### Description of the task:
Please restate, exactly, only the lines from the beginning of the listing below through the line containing "Hey, I found", with the pictures left out.

- - -

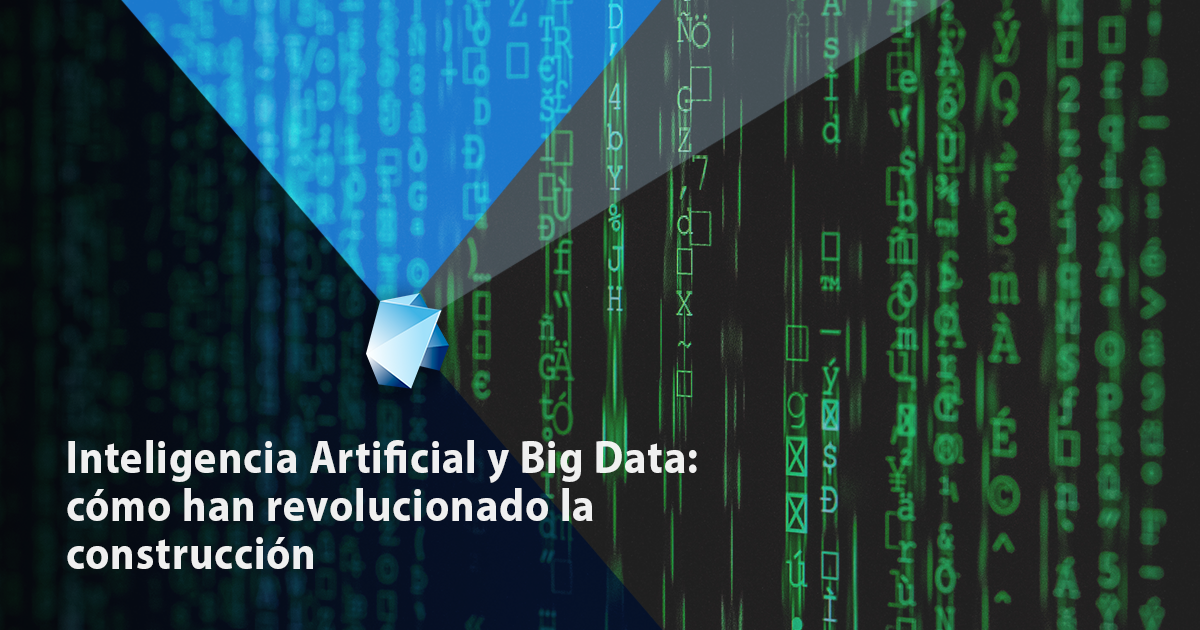 Big Data y la Inteligencia Artificial: (r)evolución de la construcción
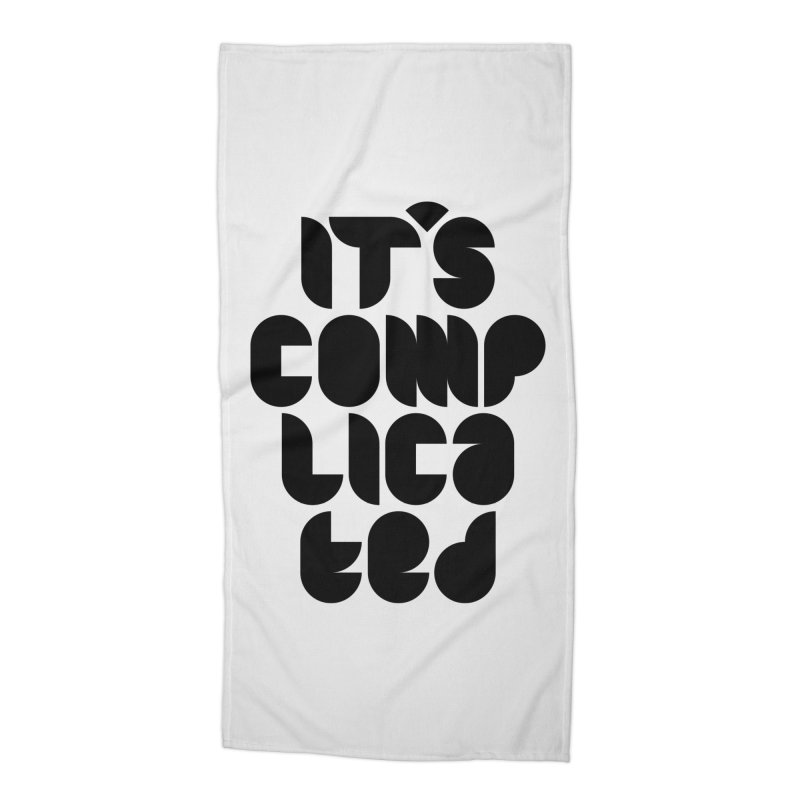 It's complicated Accessories Beach Towel by Frilli7 - Artist Shop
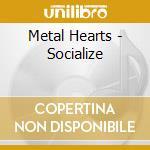 CD - METAL HEARTS - SOCIALIZE cd musicale di Hearts Metal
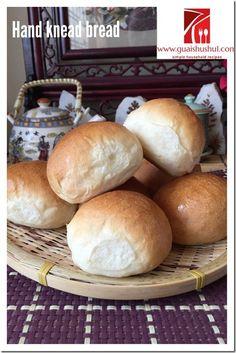 Basic Hand Knead Bread Recipe (手揉面包食谱) - Guai Shu Shu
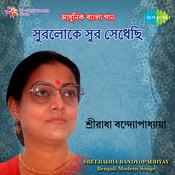 Surloker Sur Sedhechhi Sreeradha Banerjee Songs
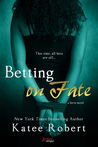 Betting on Fate (Serve, #4)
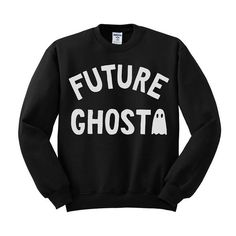 Hey, I found this really awesome Etsy listing at https://www.etsy.com/listing/467479869/future-ghost-crewneck-sweater-halloween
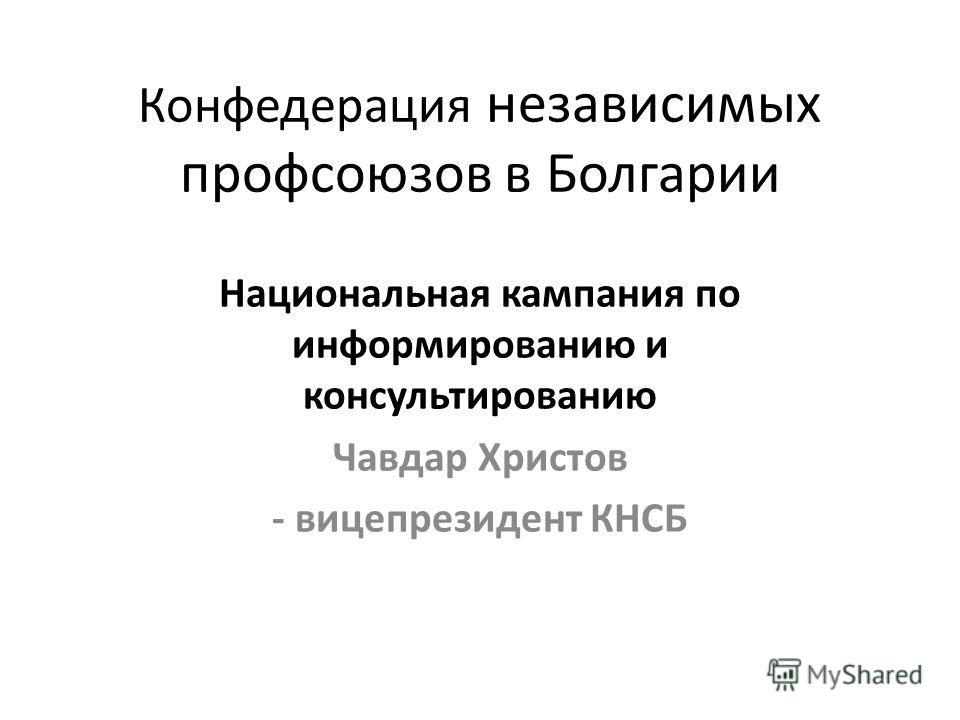 Конфедерация независимых профсоюзов в Болгарии Национальная кампания по информированию и консультированию Чавдар Христов - вицепрезидент КНСБ
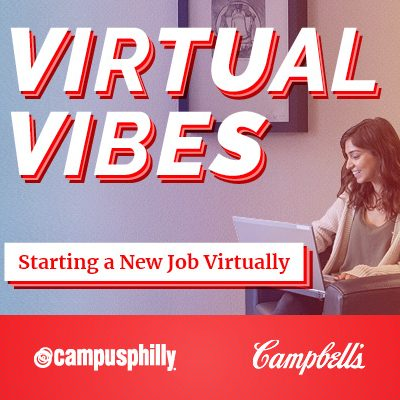 Virtual Vibes: Starting a New Job Virtually, Campus Philly, Campbell's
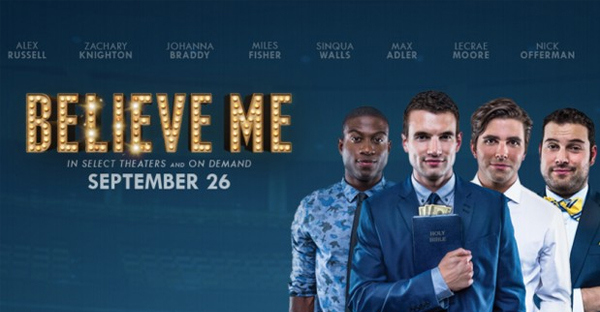 "Watch: ""Believe Me"" Movie Trailer"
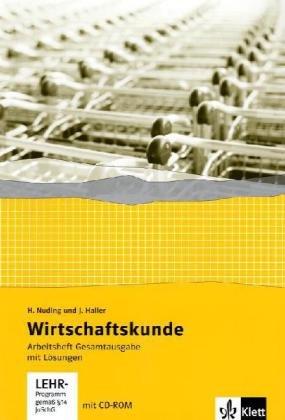 Wirtschaftskunde. Neubearbeitung 2011 / Arbeitsheft Gesamtausgabe mit Lösungen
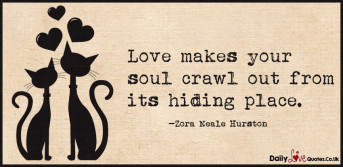 Love makes your soul crawl out from its hiding place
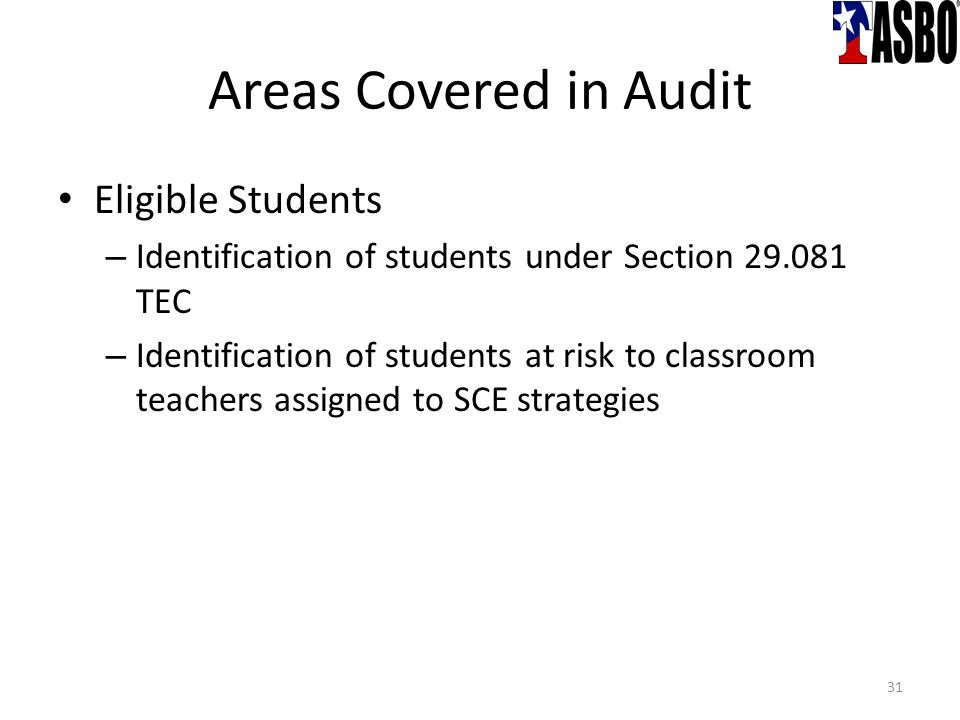 Areas Covered in Audit Eligible Students – Identification of students under Section 29.081 TEC – Identification of students at risk to classroom teachers assigned to SCE strategies 31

- - -

### Answer to this task:
 Big Data y la Inteligencia Artificial: (r)evolución de la construcción
 It's complicated Accessories Beach Towel by Frilli7 - Artist Shop
 CD - METAL HEARTS - SOCIALIZE cd musicale di Hearts Metal
 Basic Hand Knead Bread Recipe (手揉面包食谱) - Guai Shu Shu
 Surloker Sur Sedhechhi Sreeradha Banerjee Songs
 Betting on Fate (Serve, #4)
 Hey, I found this really awesome Etsy listing at https://www.etsy.com/listing/467479869/future-ghost-crewneck-sweater-halloween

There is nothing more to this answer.